Qasimi and Head of Design Adam Rice’s attempts to continue the legacy and urban nomad aesthetic of the brand is clear in the collection. Sandy and monochromatic tones, relaxed silhouettes, and the fashion house’s signature tailoring demonstrates Qasimi’s Middle Eastern influences, as often seen in her brother’s work. Showing me their mood-board for the collection after the show, the pair tell me that the imagery and symbolism of a sunrise was vital to creating the collection. This is most embodied in the sunrise embellishment seen on one of the jackets, with the words “Every sun has to set”, later signifying its full meaning after the show closed, with the back of Qasimi’s jacket reading “To rise again”.

The imagery of strength and cycle were also prevalent in the collection, with Qasimi telling me that “the image of a serpent was very important to the collection”, as well as the infinity loop. The catwalk was unconventional, with the models interweaving two rows of guests, recreating the shape of the infinity loop with their walk. It is these small, almost hidden, details which enrich the collection with the respect and remembrance that only Khalid Qasimi’s sister could bring through her newly appointed role.

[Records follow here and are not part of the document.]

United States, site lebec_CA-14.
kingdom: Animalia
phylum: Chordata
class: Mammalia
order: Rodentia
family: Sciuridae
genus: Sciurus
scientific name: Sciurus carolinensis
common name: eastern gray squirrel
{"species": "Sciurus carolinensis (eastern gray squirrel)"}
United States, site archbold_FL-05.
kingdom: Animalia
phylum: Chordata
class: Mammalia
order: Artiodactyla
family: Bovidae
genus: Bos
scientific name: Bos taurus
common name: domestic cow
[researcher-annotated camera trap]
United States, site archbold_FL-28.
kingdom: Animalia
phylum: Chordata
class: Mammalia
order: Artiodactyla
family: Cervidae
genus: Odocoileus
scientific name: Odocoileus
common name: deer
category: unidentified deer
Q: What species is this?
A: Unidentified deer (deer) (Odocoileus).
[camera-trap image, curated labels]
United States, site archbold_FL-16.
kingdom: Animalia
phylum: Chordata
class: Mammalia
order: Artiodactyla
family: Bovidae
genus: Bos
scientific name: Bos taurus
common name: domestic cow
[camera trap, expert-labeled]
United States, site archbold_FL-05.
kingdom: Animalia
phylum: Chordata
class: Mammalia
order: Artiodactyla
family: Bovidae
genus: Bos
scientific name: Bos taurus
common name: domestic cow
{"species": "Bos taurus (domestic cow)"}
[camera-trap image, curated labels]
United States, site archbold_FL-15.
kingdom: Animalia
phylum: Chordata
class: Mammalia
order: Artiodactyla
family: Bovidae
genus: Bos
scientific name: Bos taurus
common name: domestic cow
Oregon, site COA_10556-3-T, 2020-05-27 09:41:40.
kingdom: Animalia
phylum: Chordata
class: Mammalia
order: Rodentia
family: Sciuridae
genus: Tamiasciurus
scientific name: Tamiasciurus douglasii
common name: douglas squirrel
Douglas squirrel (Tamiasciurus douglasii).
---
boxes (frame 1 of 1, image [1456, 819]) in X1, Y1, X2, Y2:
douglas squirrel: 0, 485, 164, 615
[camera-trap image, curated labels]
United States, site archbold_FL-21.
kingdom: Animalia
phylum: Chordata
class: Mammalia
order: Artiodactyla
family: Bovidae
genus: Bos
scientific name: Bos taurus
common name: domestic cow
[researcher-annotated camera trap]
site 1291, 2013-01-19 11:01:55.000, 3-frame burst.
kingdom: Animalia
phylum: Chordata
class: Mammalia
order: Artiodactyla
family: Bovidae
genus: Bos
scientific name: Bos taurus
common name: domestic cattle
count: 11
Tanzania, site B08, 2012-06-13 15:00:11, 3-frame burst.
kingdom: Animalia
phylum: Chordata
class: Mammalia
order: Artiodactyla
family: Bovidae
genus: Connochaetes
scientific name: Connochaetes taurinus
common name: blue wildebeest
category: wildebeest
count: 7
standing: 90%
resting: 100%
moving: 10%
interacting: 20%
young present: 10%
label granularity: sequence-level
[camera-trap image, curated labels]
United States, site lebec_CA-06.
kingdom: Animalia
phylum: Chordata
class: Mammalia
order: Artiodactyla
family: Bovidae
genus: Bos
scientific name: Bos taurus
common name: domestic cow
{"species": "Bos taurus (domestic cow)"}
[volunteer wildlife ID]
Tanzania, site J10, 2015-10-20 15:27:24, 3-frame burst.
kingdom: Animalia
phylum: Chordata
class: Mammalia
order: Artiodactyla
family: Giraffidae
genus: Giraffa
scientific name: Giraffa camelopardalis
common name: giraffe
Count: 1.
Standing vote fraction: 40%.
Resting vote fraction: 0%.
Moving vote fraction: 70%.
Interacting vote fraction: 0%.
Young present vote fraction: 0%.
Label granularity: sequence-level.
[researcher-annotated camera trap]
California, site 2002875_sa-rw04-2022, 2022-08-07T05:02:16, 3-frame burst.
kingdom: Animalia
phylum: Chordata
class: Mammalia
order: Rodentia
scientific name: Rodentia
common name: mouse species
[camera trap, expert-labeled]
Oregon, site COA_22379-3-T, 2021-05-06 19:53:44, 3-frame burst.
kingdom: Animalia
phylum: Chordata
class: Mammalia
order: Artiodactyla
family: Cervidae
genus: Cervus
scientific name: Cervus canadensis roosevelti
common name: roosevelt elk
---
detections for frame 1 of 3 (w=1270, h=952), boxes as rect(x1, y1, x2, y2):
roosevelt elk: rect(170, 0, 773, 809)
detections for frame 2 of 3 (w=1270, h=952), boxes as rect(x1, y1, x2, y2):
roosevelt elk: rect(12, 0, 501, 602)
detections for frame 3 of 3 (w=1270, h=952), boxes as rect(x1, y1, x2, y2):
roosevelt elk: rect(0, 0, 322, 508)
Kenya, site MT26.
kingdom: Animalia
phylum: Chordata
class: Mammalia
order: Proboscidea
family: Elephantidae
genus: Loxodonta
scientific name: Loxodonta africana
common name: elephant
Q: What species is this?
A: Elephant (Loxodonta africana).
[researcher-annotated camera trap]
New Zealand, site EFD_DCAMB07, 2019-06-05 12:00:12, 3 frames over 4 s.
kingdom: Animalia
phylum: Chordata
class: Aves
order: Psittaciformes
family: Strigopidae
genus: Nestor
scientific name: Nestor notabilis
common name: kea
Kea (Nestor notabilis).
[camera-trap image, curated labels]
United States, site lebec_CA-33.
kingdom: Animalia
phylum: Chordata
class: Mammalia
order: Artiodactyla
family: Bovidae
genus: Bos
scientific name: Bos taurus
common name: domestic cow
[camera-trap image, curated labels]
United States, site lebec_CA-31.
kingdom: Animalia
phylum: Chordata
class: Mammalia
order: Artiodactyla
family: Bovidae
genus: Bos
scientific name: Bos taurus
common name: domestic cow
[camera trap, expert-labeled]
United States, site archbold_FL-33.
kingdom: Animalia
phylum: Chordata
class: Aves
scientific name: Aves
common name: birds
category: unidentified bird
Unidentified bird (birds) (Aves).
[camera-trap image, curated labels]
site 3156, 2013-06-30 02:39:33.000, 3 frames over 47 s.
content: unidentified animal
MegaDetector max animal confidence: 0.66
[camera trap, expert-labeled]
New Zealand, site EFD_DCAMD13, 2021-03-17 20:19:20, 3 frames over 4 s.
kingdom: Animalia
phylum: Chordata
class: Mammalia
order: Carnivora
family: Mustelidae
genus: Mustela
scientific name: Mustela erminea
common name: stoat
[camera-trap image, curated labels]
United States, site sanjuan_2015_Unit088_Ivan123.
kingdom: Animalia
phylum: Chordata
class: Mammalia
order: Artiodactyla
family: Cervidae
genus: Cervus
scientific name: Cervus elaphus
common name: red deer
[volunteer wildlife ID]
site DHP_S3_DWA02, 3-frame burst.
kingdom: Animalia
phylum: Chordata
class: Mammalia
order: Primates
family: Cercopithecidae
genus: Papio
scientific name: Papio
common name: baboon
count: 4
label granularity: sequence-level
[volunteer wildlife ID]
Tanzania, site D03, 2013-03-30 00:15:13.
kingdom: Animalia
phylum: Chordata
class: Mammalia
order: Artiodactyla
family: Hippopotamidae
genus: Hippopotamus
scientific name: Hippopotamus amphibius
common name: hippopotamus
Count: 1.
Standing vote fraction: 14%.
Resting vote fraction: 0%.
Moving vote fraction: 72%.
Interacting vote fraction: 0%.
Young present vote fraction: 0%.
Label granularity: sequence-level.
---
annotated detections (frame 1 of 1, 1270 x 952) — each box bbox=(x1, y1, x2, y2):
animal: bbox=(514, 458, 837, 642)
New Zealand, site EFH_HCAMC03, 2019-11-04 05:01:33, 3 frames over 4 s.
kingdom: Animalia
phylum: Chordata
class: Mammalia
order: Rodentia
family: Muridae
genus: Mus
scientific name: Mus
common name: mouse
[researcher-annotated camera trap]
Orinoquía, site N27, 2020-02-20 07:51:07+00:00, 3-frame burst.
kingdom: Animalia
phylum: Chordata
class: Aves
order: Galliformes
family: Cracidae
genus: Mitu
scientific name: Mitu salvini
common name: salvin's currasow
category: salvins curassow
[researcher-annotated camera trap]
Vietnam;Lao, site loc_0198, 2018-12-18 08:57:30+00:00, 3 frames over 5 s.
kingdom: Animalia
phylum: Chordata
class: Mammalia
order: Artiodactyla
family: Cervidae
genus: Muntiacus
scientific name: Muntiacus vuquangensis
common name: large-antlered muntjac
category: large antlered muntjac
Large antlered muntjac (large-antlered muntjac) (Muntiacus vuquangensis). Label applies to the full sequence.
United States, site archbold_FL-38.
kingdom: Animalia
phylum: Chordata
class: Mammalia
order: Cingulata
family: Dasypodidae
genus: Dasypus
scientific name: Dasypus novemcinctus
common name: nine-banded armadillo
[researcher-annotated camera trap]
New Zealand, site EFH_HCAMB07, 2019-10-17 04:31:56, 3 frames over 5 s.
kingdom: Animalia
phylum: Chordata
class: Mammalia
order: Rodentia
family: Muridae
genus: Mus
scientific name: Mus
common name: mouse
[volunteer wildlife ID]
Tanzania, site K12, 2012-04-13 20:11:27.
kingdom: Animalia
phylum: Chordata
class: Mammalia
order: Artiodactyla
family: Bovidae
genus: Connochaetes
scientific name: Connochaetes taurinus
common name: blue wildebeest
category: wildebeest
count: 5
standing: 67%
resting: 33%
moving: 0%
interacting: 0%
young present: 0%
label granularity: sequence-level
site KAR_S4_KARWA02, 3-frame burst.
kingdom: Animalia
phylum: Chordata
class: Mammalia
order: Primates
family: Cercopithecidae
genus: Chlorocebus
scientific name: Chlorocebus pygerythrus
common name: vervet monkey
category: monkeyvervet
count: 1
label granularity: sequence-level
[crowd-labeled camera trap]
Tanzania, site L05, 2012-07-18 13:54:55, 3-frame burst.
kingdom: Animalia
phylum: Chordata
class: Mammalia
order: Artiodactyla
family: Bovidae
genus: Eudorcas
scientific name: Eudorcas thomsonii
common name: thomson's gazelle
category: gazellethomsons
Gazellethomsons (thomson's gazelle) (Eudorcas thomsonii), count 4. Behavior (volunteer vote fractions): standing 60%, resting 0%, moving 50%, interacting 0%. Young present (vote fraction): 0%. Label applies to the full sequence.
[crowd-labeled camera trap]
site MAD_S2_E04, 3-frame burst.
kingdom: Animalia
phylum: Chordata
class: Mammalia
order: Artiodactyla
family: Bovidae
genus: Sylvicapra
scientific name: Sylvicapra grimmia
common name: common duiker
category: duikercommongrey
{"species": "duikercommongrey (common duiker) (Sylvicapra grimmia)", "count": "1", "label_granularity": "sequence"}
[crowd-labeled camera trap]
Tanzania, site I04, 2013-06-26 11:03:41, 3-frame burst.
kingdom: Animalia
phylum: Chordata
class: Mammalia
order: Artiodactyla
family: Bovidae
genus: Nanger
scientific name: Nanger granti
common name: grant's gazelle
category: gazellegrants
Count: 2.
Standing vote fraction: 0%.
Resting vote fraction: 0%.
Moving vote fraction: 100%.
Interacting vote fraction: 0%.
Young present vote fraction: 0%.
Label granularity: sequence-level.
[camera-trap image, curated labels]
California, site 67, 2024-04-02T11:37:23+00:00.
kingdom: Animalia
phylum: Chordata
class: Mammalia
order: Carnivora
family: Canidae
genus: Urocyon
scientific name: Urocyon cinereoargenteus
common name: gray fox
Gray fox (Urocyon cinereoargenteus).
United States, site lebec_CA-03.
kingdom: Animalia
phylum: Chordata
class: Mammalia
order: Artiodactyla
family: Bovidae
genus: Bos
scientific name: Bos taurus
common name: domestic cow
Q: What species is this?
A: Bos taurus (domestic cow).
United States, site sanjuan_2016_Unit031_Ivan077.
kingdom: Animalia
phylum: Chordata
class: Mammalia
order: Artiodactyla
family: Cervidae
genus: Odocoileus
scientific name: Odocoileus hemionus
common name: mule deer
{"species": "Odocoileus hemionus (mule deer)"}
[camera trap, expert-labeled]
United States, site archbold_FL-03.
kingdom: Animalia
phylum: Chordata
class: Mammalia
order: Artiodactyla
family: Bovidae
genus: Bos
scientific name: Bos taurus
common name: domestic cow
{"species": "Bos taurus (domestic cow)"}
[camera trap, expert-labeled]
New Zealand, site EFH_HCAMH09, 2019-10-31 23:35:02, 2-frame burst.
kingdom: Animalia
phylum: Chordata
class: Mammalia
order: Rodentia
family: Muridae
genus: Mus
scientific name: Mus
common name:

Much like in previous collections, attention-to-detail is involved in every step of the collection. Discussing fabric choices, Rice tells me about their decision to use contrasting fabric choices, varying from very sheer, wispy pieces to more structured corduroy, also revealing that the kind of corduroy used is specially made, creating a more flexible and relaxed fabric than standard corduroy. He also shows enthusiasm for Qasimi’s new role, telling me she is involved in every part of the collection, and despite being new to the fashion world, has already shown a keen eye for design.

Immortality is perhaps the most important theme in the collection. Hoor Al Qasimi, who tells me she is still working out her own distinct creative vision from the brand, demonstrates her ability to not only memorialise her brother with the collection, but solidify and uphold his legacy.